Potentiale zur energetischen Nutzung von Biomasse in der ... - EPFL

Anhang 39
Bundesamt für Energie BFE
Anhang 10: Fuel Alcohol: Technology status and perspectives
Introduction
Generalities
In the present context of depleting fossil reserves, crude oil promises to be gradually scarcer and more
expensive in future. Even in the most pessimistic scenarios, nevertheless, the price of oil would never
exceed a certain limit, which would be the cost of substitution by another energy resource such as
coal, nuclear energy, gas, electricity or even bituminous shale. This argument, however, does not
apply to the case of transportation, as for yet many decades, vehicle fuels shall be in liquid form, with
a high energy density. Hence, the dependence of the sector on oil is likely to remain strong, whatever
its price will be, if no alternative is developed.
Ethanol has an authentic history as a vehicle fuel and actually dates back to the debut of the
automobile industry (1876: first combustion engine running on ethanol and gasoline; 1908: Ford's
Model T designed to operate with any mixture of alcohol and gasoline).
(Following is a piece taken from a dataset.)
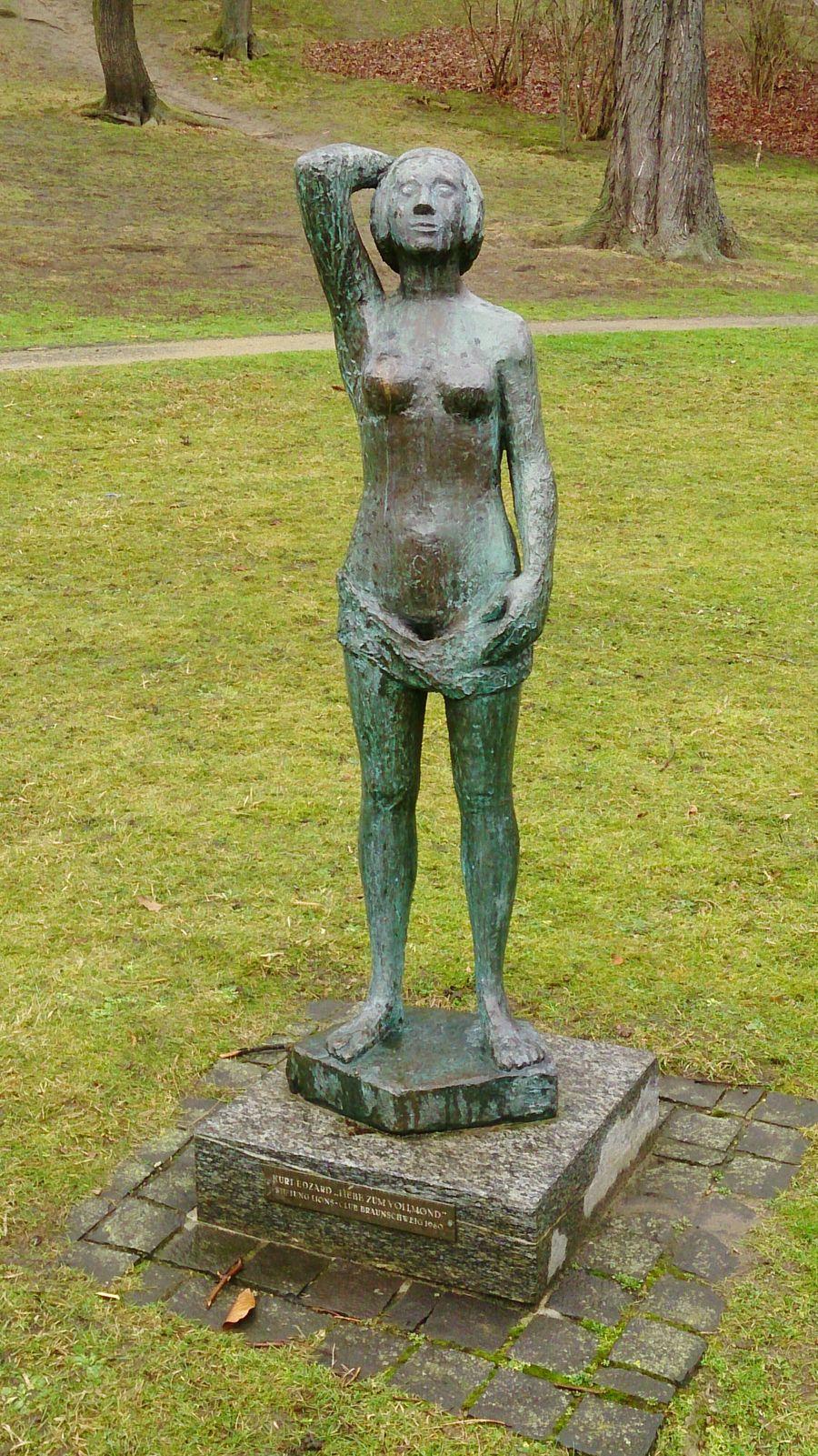 Undressed Bronze Statue Braunschweig Brunswick Statue In The City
Since the beginning of the
20 th
century, ethanol has been used on and off, being essentially considered as an alternative to
conventional gasoline in periods of uncertainty. The safeguarding of supplies was most often the
factor determining the use of alcohol. This argument has more recently tended to slip into the
background in favour of the environmental potential that bio-based alcohols provide.
The first major fuel-ethanol programme (Pro-Alcohol) started in Brazil in 1975, followed by similar
programmes in the USA in 1978 and more recently in several European countries. Although many
countries produce ethanol for fuel and other purposes, major production has only occurred in those
countries with especially favourable agricultural and economic conditions.
The blending of small amounts of alcohols or ethers is a method which could be used to quickly
introduce alcohols on a large scale. The use of ethers (typically MTBE and ETBE) involves few or no
changes to conventional gasoline. Several oxygenates (alcohols and ethers) are already available on
the market as components for blending into gasoline. One factor limiting the blending of ethanol into
gasoline has been the hesitation of car manufacturers over providing guarantees for such running.
However, a change is in the way, as modern vehicles have greater fuel flexibility and many
manufacturers are now prepared to provide guarantees for ethanol blends of up to 10%.
The various uses of fuel-ethanol have been widely investigated and its large scale utilization put into
practise successfully in several countries. According to various sources, bioethanol represents one of
the best short-term alternatives to fossil fuels in the transportation sector, in terms of sustainability.
Today, more and more countries around the world are considering the introduction of ethanol in the
vehicle fuels market as a serious option for the very near future.
In practical terms, fuel-ethanol is used in a variety of ways. Today, the major use of ethanol is as an
oxygenated fuel additive. In the US, today, practically all of the ethanol sold is used in a mixture of
10% (vol.) alcohol with gasoline, or so-called “gasohol” (also commonly referred to as E10), which
accounts for approximately 15% of all light-vehicle fuels sold in the country. The European Union has
recommended a 5% admixture of ethanol in all gasoline for internal combustion engines before
2010. As an additive, ethanol must compete with methanol and two petroleum derivatives, namely
methyl and ethyl tertiary-butyl ether (MTBE and ETBE, respectively). The latter is made from ethanol
and both ethers are preferred by the petroleum industry, although MTBE pollution is causing concern
because of its toxic and alleged carcinogenic properties.